Program
Speaker Abstracts
Animashree Anandkumar, University of California,
Irvine
Spectral Methods for Generative and Discriminative Learning with Latent
Variables
Incorporating latent or hidden variables is a crucial aspect of statistical
modeling. I will present a statistical and a computational framework for guaranteed
learning of a wide range of latent variable models under generative and discriminative
settings. It is based on the method of moments, and involves efficient methods
for spectral/tensor decomposition of low order observed moments (typically
up
to fourth order). We establish that the tensor
method has low computational and sample complexities. In practice, these methods
are fast to implement and embarrassingly parallel, and are thus, scalable
to large scale datasets.
Recently, we have provided novel spectral-based approaches for learning discriminative
latent variable models such as multi-layer feedforward neural networks and
mixtures of classifiers. The moment tensors we construct are based on the
label and higher order score functions of the input. The score functions characterize
local variation of the probability density function of the input. Thus, incorporating
features based on the generative input model is the key ingredient for learning
discriminative latent variable models.
Alexandre d'Aspremont, École Normale Supérieure
-
Quentin Berthet, California Institute of Technology
Statistical and Computational Tradeoffs for Sparse Principal Component
Analysis
Sparse Principal Component Analysis has emerged as an extremely popular dimension
reduction technique for high-dimensional data. In the context of the recent
data revolution, the algorithmic aspect of inference methods cannot be neglected,
which can be a challenge in models that incorporate structure, or sparsity.

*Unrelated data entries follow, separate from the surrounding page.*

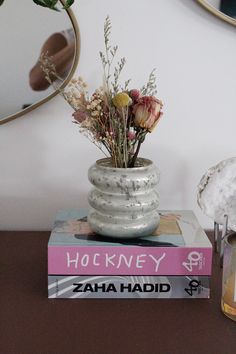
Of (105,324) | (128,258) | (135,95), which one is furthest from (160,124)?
(105,324)

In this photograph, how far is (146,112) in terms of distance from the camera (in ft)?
2.81

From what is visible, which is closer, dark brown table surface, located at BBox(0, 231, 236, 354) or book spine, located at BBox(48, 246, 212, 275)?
dark brown table surface, located at BBox(0, 231, 236, 354)

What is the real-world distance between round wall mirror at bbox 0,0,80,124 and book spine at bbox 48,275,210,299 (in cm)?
42

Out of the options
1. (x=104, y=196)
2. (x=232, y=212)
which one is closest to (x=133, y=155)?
(x=104, y=196)

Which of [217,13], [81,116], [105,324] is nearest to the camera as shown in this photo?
[105,324]

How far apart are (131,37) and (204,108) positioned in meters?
0.23

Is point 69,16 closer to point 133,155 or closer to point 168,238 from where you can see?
point 133,155

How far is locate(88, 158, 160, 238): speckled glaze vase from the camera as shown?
A: 87 centimetres

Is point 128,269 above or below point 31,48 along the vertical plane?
below

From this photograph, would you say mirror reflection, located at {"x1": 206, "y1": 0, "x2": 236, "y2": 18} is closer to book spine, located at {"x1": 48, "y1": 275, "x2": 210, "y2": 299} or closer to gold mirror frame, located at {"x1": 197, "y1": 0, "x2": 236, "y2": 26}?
gold mirror frame, located at {"x1": 197, "y1": 0, "x2": 236, "y2": 26}

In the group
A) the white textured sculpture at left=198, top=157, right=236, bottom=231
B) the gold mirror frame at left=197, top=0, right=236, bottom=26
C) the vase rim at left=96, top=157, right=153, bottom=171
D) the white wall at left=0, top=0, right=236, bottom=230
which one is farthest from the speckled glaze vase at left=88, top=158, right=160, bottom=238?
the gold mirror frame at left=197, top=0, right=236, bottom=26

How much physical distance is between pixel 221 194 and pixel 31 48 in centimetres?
51

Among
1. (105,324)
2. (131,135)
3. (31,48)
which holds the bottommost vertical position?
(105,324)

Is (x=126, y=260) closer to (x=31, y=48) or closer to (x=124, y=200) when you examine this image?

We investigate here the fundamental tradeoffs between statistical and computational
efficiency for the detection and estimation versions of this problem. We will
show how it is achieved by finding a relationship to the planted clique problem.
Inderjit S. Dhillon, University of Texas
Sparse inverse covariance estimation for a million variables
The L1-regularized Gaussian maximum likelihood estimator has been shown
to have strong statistical guarantees in recovering a sparse inverse covariance
matrix even under high-dimensional settings. However, it requires solving
a difficult non-smooth log-determinant program with number of parameters that
scale quadratically with the number of Gaussian variables. State-of-the-art
methods thus do not scale to problems with more than 20,000 variables. In
this talk, I will describe a quadratic approximation method that can solve
1-million dimensional L1-regularized log determinant problems (which would
thus have a trillion parameters) on a single computer. In order to do so,
we carefully exploit the underlying structure of the problem. Our innovations
include (i) a second-order Newton-like method, (ii) divisionof the variables
into free and fixed sets, (iii) a block co-ordinate descent method, and (iv)
a memory efficient scheme that approximates key quantities within the algorithm.
Even with the latter approximations, we show that the proposed BIGQUIC algorithmcan
achieve a quadratic convergence rate. Experimental results using synthetic
and real application data demonstrate the improvements in performance over
other state-of-the-art methods.
This is joint work with Cho-Jui Hsieh, Matyas Sustik, Pradeep Ravikumar and
Russell Poldrack.
Petros Drineas, Rensselaer Polytechnic Institute
RandNLA: Randomization in Numerical Linear Algebra
The introduction of randomization in the design and analysis of algorithms
for matrix computations (such as matrix multiplication, least-squares regression,
the Singular Value Decomposition (SVD), etc.) over the last decade provided
a new paradigm and a complementary perspective to traditional numerical linear
algebra approaches. These novel approaches were motivated by technological
developments in many areas of scientific research that permit the automatic
generation of large data sets, which are often modeled as matrices.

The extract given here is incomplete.